I have two functions, and I want to combine them to define a certain function.

Suppose for every fixed $$e$$ in $$(0, ∞)$$, we have a function $$g_e (x): \mathbb{R} \to [0,\infty]$$ that is well defined a.e. and right continuous, and for every fixed x in R, we have a function $$h_x (e): (0, ∞) \to [0, ∞]$$ that is well defined a.e. and monotone increasing. Further, whenever $$e$$ and $$x$$ are such that they are both defined, $$g_e (x) = h_x (e)$$.

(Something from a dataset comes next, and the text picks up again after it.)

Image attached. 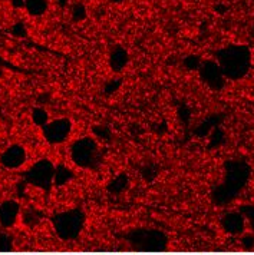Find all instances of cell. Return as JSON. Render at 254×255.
<instances>
[{"label": "cell", "instance_id": "cell-1", "mask_svg": "<svg viewBox=\"0 0 254 255\" xmlns=\"http://www.w3.org/2000/svg\"><path fill=\"white\" fill-rule=\"evenodd\" d=\"M217 63L224 78L242 79L252 66V52L244 45H229L217 52Z\"/></svg>", "mask_w": 254, "mask_h": 255}, {"label": "cell", "instance_id": "cell-2", "mask_svg": "<svg viewBox=\"0 0 254 255\" xmlns=\"http://www.w3.org/2000/svg\"><path fill=\"white\" fill-rule=\"evenodd\" d=\"M250 176V166L243 161H230L226 163V178L224 182L214 191V201L223 205L233 201L239 195Z\"/></svg>", "mask_w": 254, "mask_h": 255}, {"label": "cell", "instance_id": "cell-3", "mask_svg": "<svg viewBox=\"0 0 254 255\" xmlns=\"http://www.w3.org/2000/svg\"><path fill=\"white\" fill-rule=\"evenodd\" d=\"M131 244L139 251H162L167 247V237L155 230H138L129 235Z\"/></svg>", "mask_w": 254, "mask_h": 255}, {"label": "cell", "instance_id": "cell-4", "mask_svg": "<svg viewBox=\"0 0 254 255\" xmlns=\"http://www.w3.org/2000/svg\"><path fill=\"white\" fill-rule=\"evenodd\" d=\"M82 225H83V214L81 211L63 212L55 218V228L59 237L65 240L76 237L82 230Z\"/></svg>", "mask_w": 254, "mask_h": 255}, {"label": "cell", "instance_id": "cell-5", "mask_svg": "<svg viewBox=\"0 0 254 255\" xmlns=\"http://www.w3.org/2000/svg\"><path fill=\"white\" fill-rule=\"evenodd\" d=\"M70 153H72V159L75 161L76 165L83 166V168H89V166H92L96 159L98 145L91 138H83V139L76 140L72 145Z\"/></svg>", "mask_w": 254, "mask_h": 255}, {"label": "cell", "instance_id": "cell-6", "mask_svg": "<svg viewBox=\"0 0 254 255\" xmlns=\"http://www.w3.org/2000/svg\"><path fill=\"white\" fill-rule=\"evenodd\" d=\"M200 76L203 82L210 86L211 89H216L219 91L221 88H224V82L226 78L223 75V72L220 69L219 63L217 62H213V60H206L200 65Z\"/></svg>", "mask_w": 254, "mask_h": 255}, {"label": "cell", "instance_id": "cell-7", "mask_svg": "<svg viewBox=\"0 0 254 255\" xmlns=\"http://www.w3.org/2000/svg\"><path fill=\"white\" fill-rule=\"evenodd\" d=\"M70 124L69 119H56V121H52L45 125L43 128V135L47 139V142L50 143H60L63 140H66V138L69 136L70 133Z\"/></svg>", "mask_w": 254, "mask_h": 255}, {"label": "cell", "instance_id": "cell-8", "mask_svg": "<svg viewBox=\"0 0 254 255\" xmlns=\"http://www.w3.org/2000/svg\"><path fill=\"white\" fill-rule=\"evenodd\" d=\"M53 175L55 172H53L52 163L47 161H42V162H37V165L30 171V181L36 185L47 188L49 184L52 182Z\"/></svg>", "mask_w": 254, "mask_h": 255}, {"label": "cell", "instance_id": "cell-9", "mask_svg": "<svg viewBox=\"0 0 254 255\" xmlns=\"http://www.w3.org/2000/svg\"><path fill=\"white\" fill-rule=\"evenodd\" d=\"M26 159V152L22 146L19 145H13L10 146L7 151L3 153L1 156V163L6 166V168H19L22 166Z\"/></svg>", "mask_w": 254, "mask_h": 255}, {"label": "cell", "instance_id": "cell-10", "mask_svg": "<svg viewBox=\"0 0 254 255\" xmlns=\"http://www.w3.org/2000/svg\"><path fill=\"white\" fill-rule=\"evenodd\" d=\"M221 225L229 234H242L246 227V218L240 212H230L223 217Z\"/></svg>", "mask_w": 254, "mask_h": 255}, {"label": "cell", "instance_id": "cell-11", "mask_svg": "<svg viewBox=\"0 0 254 255\" xmlns=\"http://www.w3.org/2000/svg\"><path fill=\"white\" fill-rule=\"evenodd\" d=\"M17 204L14 202H6L0 207V220L3 225H10L17 215Z\"/></svg>", "mask_w": 254, "mask_h": 255}, {"label": "cell", "instance_id": "cell-12", "mask_svg": "<svg viewBox=\"0 0 254 255\" xmlns=\"http://www.w3.org/2000/svg\"><path fill=\"white\" fill-rule=\"evenodd\" d=\"M128 63V53L125 49H122V47H116L115 50L111 53V58H109V65H111V68L118 72V70H121L125 65Z\"/></svg>", "mask_w": 254, "mask_h": 255}, {"label": "cell", "instance_id": "cell-13", "mask_svg": "<svg viewBox=\"0 0 254 255\" xmlns=\"http://www.w3.org/2000/svg\"><path fill=\"white\" fill-rule=\"evenodd\" d=\"M24 7L32 16H42L46 12L47 1L46 0H24Z\"/></svg>", "mask_w": 254, "mask_h": 255}, {"label": "cell", "instance_id": "cell-14", "mask_svg": "<svg viewBox=\"0 0 254 255\" xmlns=\"http://www.w3.org/2000/svg\"><path fill=\"white\" fill-rule=\"evenodd\" d=\"M85 16H86V9H85L83 4L78 3V4H75L72 7V17H73V20H82Z\"/></svg>", "mask_w": 254, "mask_h": 255}, {"label": "cell", "instance_id": "cell-15", "mask_svg": "<svg viewBox=\"0 0 254 255\" xmlns=\"http://www.w3.org/2000/svg\"><path fill=\"white\" fill-rule=\"evenodd\" d=\"M55 176H56V184H65L66 179L70 178V172L65 166H60L58 171L55 172Z\"/></svg>", "mask_w": 254, "mask_h": 255}, {"label": "cell", "instance_id": "cell-16", "mask_svg": "<svg viewBox=\"0 0 254 255\" xmlns=\"http://www.w3.org/2000/svg\"><path fill=\"white\" fill-rule=\"evenodd\" d=\"M33 119H35V122L37 125H43V124H46L47 122V115L45 111H42V109H36L35 114H33Z\"/></svg>", "mask_w": 254, "mask_h": 255}, {"label": "cell", "instance_id": "cell-17", "mask_svg": "<svg viewBox=\"0 0 254 255\" xmlns=\"http://www.w3.org/2000/svg\"><path fill=\"white\" fill-rule=\"evenodd\" d=\"M242 212L243 215H246V218L250 221L252 230L254 231V207H243Z\"/></svg>", "mask_w": 254, "mask_h": 255}, {"label": "cell", "instance_id": "cell-18", "mask_svg": "<svg viewBox=\"0 0 254 255\" xmlns=\"http://www.w3.org/2000/svg\"><path fill=\"white\" fill-rule=\"evenodd\" d=\"M185 65H187L190 69H198L200 65H201V62H200V59L197 58V56H190V58L185 59Z\"/></svg>", "mask_w": 254, "mask_h": 255}, {"label": "cell", "instance_id": "cell-19", "mask_svg": "<svg viewBox=\"0 0 254 255\" xmlns=\"http://www.w3.org/2000/svg\"><path fill=\"white\" fill-rule=\"evenodd\" d=\"M13 6H16V7L24 6V0H13Z\"/></svg>", "mask_w": 254, "mask_h": 255}]
</instances>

Can we canonically define some $$f: \mathbb{R} \times (0, \infty)\to [0,\infty]$$ such that it is well defined a.e. and $$f(x, e) = g_e (x) = h_x (e)$$ a.e.?

At least assuming the continuum hypothesis, the answer is no. Let $$\prec$$ be a well-order of $$\mathbb R$$ of order type $$\omega_1$$. Define $$g_e(x)=0$$ for $$x\succ e$$ (and $$g_e(x)$$ not defined otherwise) and $$h_x(e)=e$$ if $$e\succ x$$ (and $$h_x(e)$$ not defined otherwise). Observe that both $$g_e,h_x$$ are defined everywhere except at a countable, hence null, set (this is why we need the well-order to have order type $$\omega_1$$).
Then there is no pair $$(x,e)$$ for which both $$g_e(x),h_x(e)$$ are both defined, so the last condition is satisfied vacuously, but there is no function which is equal to both of those numbers simulataneously on any nonempty set.